Ryan argued that there is a trade-off for MFIs. MFIs are social enterprises, with the core responsibility to ensure the security of their clients, which is what their financial education focuses on. At the same time, they have to do this during the normal course of business, which limits what an MFI can do in financial education. As a part of World Vision international, VisionFund can use their materials and expert personnel to deliver education on a wider scale and in greater depth.
Zanghi argued that the developments in technology allow the sector to embed education into a financial product, giving the user a "contextual" financial education message when they use the product.

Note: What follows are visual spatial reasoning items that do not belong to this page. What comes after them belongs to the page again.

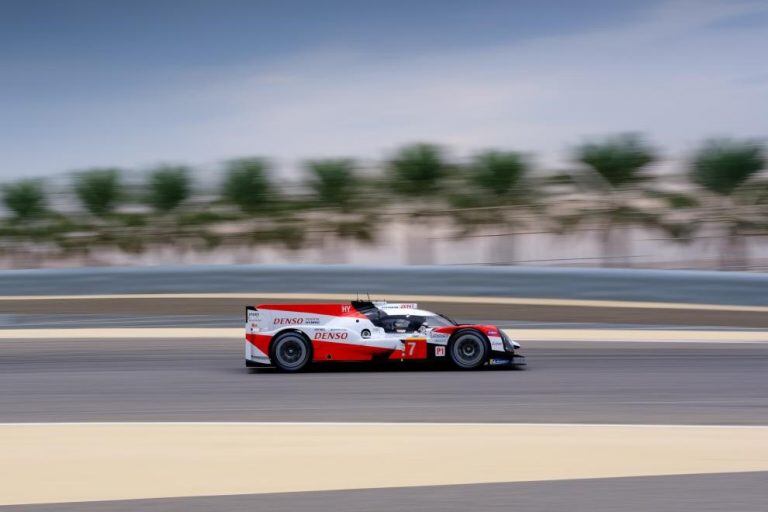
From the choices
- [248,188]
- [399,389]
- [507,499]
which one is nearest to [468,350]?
[399,389]

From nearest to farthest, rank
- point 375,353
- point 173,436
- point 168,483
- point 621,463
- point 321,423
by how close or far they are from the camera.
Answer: point 168,483 → point 621,463 → point 173,436 → point 321,423 → point 375,353

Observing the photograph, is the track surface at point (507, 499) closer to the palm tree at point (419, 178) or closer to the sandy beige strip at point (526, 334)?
the sandy beige strip at point (526, 334)

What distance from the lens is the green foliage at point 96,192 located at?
735 inches

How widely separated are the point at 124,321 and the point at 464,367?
7.32 m

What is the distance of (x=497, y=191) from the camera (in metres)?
17.8

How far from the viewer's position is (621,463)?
6227 millimetres

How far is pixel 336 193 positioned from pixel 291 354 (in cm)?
761

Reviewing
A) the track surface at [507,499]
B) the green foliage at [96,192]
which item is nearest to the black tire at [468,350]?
the track surface at [507,499]

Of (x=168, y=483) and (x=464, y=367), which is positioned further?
(x=464, y=367)

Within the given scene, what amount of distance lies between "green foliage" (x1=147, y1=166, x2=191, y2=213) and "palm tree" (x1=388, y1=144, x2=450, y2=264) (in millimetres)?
4152

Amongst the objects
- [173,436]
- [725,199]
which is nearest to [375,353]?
[173,436]

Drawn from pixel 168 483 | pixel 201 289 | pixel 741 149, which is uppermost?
pixel 741 149

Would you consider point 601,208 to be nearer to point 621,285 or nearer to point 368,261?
point 621,285

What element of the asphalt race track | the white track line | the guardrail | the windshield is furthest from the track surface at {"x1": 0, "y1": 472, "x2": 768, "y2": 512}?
the guardrail
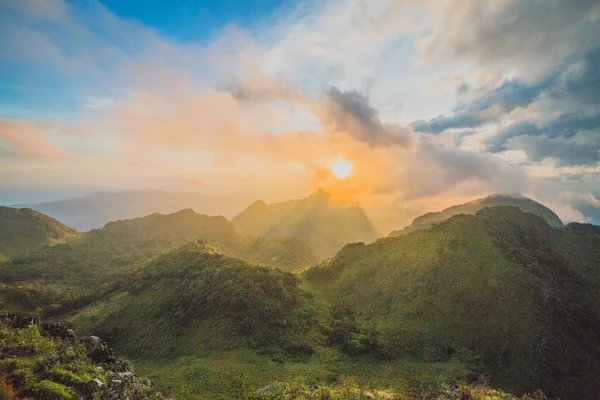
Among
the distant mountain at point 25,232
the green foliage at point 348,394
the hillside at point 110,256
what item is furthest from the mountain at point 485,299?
the distant mountain at point 25,232

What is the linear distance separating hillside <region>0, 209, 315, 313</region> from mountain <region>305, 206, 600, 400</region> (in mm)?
52579

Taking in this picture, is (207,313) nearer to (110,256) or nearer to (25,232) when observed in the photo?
(110,256)

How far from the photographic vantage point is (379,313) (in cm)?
5347

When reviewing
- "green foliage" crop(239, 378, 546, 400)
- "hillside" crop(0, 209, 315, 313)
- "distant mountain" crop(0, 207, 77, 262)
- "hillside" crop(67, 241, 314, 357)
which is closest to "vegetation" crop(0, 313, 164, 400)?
"green foliage" crop(239, 378, 546, 400)

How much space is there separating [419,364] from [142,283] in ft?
170

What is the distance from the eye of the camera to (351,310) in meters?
55.6

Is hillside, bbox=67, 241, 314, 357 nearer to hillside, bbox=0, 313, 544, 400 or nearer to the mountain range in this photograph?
the mountain range

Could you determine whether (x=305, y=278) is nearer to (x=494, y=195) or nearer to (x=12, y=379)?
(x=12, y=379)

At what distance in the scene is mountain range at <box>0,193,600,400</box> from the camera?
3800cm

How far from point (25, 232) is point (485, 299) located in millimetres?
158342

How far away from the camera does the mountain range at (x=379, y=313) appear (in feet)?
125

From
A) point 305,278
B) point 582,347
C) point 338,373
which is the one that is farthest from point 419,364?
point 305,278

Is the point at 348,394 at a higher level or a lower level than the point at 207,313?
lower

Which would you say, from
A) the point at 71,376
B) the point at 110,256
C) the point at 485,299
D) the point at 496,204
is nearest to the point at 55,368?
the point at 71,376
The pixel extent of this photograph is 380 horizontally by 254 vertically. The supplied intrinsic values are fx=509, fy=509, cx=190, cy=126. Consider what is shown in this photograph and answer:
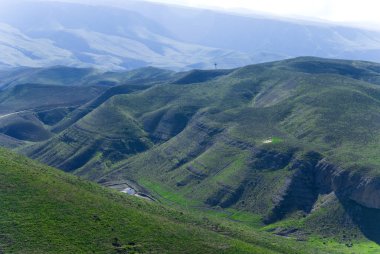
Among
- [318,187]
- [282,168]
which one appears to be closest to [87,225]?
[318,187]

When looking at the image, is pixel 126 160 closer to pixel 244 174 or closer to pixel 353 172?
pixel 244 174

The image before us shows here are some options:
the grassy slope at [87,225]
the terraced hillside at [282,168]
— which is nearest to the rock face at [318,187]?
the terraced hillside at [282,168]

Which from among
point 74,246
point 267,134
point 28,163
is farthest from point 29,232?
point 267,134

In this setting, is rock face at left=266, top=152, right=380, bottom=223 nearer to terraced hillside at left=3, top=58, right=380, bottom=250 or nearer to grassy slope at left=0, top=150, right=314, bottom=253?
terraced hillside at left=3, top=58, right=380, bottom=250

Moreover, technology can help to monitor impact of financial education.
The discussion moved on to the question of impact of financial education. The moderator asked how to measure its impact, beyond customer satisfaction. Pytkowska responded that MFC plans to use its financial health check tool to regularly assess their client's financial health and to monitor their progress. Ryan added that delivering educational programmes is extremely difficult. She argued that, although everyone wants more evidence, it is difficult to impose additional research on MFIs and field agents. She urged the sector to better use the data that MFIs already have.
Hamed led the discussion to the macro-level, adding that after the financial crisis, many regulators are taking more responsibility to provide financial education to protect consumers. She shared the results of two evaluations of ILO training approaches in Cambodia, which showed a reduction in late payments, an increase in asset building, and a positive impact on financial attitude and risk management. She argued that research shows a clear link between financial education and the well-being of clients.